Друг мой любит удить рыбу и охотно принимает приглашение. Мастер говорит мне на прощание несколько слов, прежде чем возвращается к своим книгам.
— Вы можете спокойно положиться на моего слугу Питера, мистер Джермень, пока не будете иметь возможность выходить из этой комнаты. Он имеет преимущество (важное для больного) быть очень молчаливым и необщительным человеком. В то же время он старателен и внимателен, по-своему, сдержан. А что касается более легких обязанностей, как например, читать вам, писать для вас письма, пока вы не можете владеть правой рукой, регулировать температуру в комнате и так далее, хотя не могу утверждать положительно, я думаю, что эти маленькие услуги может оказывать вам другая особа, о которой я еще не упоминал. Мы увидим, что будет через несколько часов, а пока, сэр, я прошу позволения оставить вас отдохнуть.
С этими словами он вышел из комнаты так спокойно, как вошел, и оставил своих гостей с признательностью размышлять о шетлендском гостеприимстве. Мы оба спрашиваем себя, что могут значить последние таинственные слова нашего хозяина, и обмениваемся более или менее различными догадками об этой неизвестной «другой особе», которая, может быть, будет услуживать мне, пока появление обеда не придает нашим мыслям другой оборот.

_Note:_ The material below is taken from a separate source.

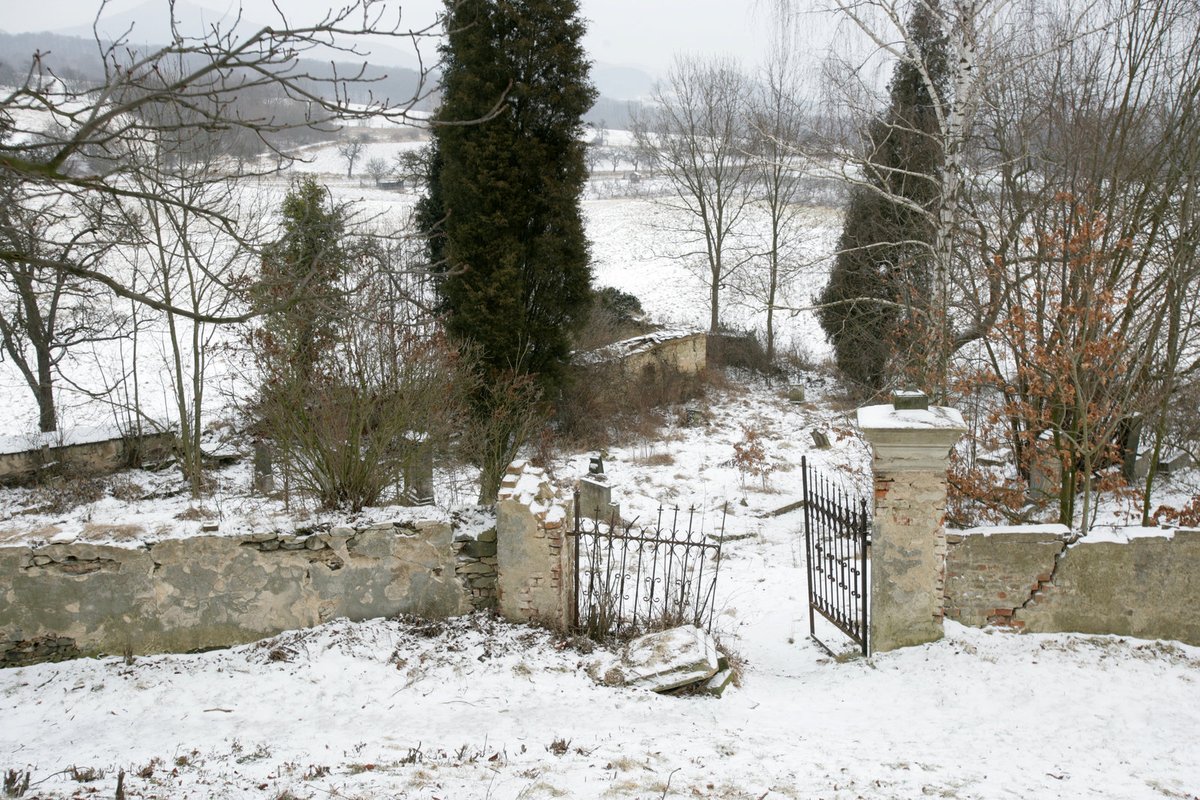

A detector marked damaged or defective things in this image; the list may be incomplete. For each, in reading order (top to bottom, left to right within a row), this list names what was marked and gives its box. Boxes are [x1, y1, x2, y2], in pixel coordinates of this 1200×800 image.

Блюд не много, но они приготовлены отлично и превосходно сервированы. Я слишком устал, чтобы много есть, но рюмка прекрасной старой мадеры подкрепляет меня. Мы строим наши будущие планы, пока обедаем. Наше возвращение на яхту в Леруикской гавани должно последовать не позже завтрашнего дня. В настоящем положении вещей я могу только отпустить моего спутника вернуться на корабль и успокоить наших друзей, чтобы они напрасно не тревожились обо мне. На следующий день я обязуюсь послать на корабль письменный доклад о состоянии моего здоровья с человеком, который может привезти с собой мой чемодан.
Отдав эти распоряжения, приятель мой уходит (по моей собственной просьбе), попробовать свое искусство удить рыбу в озере. С помощью молчаливого Питера и аптечки я перевязываю свою рану, закутываюсь в удобный домашний халат, который всегда был готов в комнате для гостей, и опять ложусь в постель, попробовать укрепляющую силу сна.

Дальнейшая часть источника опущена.